Work instructions →
Copy out the material below word for word, keeping every line as it appears.

Information shown →
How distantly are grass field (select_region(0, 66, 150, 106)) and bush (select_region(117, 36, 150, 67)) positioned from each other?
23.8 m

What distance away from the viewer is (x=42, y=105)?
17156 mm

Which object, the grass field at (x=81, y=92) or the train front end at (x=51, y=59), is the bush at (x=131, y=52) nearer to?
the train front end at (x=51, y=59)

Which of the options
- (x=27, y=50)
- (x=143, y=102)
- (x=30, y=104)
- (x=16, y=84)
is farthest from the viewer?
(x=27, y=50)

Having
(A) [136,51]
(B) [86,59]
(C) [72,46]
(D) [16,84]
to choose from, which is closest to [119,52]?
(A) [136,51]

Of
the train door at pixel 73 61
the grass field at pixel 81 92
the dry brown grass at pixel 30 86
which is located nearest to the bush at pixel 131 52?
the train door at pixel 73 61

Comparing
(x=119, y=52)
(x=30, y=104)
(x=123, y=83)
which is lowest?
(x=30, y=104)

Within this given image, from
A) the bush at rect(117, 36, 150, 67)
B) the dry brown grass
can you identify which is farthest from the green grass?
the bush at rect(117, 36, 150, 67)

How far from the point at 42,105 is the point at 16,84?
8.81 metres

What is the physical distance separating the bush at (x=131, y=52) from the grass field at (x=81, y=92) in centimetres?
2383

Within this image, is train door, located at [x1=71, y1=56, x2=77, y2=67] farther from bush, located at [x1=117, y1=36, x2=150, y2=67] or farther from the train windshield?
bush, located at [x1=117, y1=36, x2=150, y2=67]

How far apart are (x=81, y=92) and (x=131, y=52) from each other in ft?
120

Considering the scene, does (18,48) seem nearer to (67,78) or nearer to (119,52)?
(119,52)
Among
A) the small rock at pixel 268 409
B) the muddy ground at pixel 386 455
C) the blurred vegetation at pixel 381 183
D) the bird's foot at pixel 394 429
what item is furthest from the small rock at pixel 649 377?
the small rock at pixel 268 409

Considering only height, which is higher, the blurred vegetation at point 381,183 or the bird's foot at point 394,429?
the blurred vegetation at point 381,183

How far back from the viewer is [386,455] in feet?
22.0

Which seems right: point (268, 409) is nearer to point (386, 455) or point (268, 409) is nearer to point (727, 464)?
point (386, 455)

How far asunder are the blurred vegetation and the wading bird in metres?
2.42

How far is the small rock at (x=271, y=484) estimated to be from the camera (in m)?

Exercise result →
How distantly are grass field (select_region(0, 66, 150, 106)) and bush (select_region(117, 36, 150, 67)) positioned from each other?
23.8 m

What distance away from the viewer is (x=42, y=105)?
17156 mm

Which object, the grass field at (x=81, y=92) or the train front end at (x=51, y=59), is the bush at (x=131, y=52) nearer to?
the train front end at (x=51, y=59)

Which of the options
- (x=27, y=50)
- (x=143, y=102)
- (x=30, y=104)
- (x=16, y=84)
is farthest from the viewer?
(x=27, y=50)

Having
(A) [136,51]
(B) [86,59]
(C) [72,46]
(D) [16,84]
to choose from, which is closest to [119,52]?
(A) [136,51]

Of
the train door at pixel 73 61
the grass field at pixel 81 92
the dry brown grass at pixel 30 86
which is located nearest to the bush at pixel 131 52?
the train door at pixel 73 61

Comparing
(x=119, y=52)
(x=30, y=104)
(x=123, y=83)
which is lowest?
(x=30, y=104)

Within this given image, from
A) the bush at rect(117, 36, 150, 67)
B) the dry brown grass
can you identify which is farthest from the green grass?
the bush at rect(117, 36, 150, 67)

How far from the point at 42,105 is the point at 16,84?
8.81 metres

What is the physical distance separating the bush at (x=131, y=52) from the grass field at (x=81, y=92) in centimetres?
2383

Within this image, is train door, located at [x1=71, y1=56, x2=77, y2=67] farther from bush, located at [x1=117, y1=36, x2=150, y2=67] or farther from the train windshield?
bush, located at [x1=117, y1=36, x2=150, y2=67]

How far apart are (x=81, y=92) and (x=131, y=52) from each other in ft?
120

Considering the scene, does (18,48) seem nearer to (67,78) or nearer to (119,52)?
(119,52)
Among
A) the small rock at pixel 268 409
B) the muddy ground at pixel 386 455
C) the blurred vegetation at pixel 381 183
D) the bird's foot at pixel 394 429
what item is furthest from the small rock at pixel 649 377?
the small rock at pixel 268 409

Considering only height, which is higher, the blurred vegetation at point 381,183 or the bird's foot at point 394,429?
the blurred vegetation at point 381,183

How far back from the viewer is [386,455] in feet?
22.0

Which seems right: point (268, 409) is nearer to point (386, 455) or point (268, 409) is nearer to point (727, 464)?
point (386, 455)

How far asunder are the blurred vegetation and the wading bird in metres?
2.42

How far is the small rock at (x=271, y=484) estimated to be from the camera (in m)?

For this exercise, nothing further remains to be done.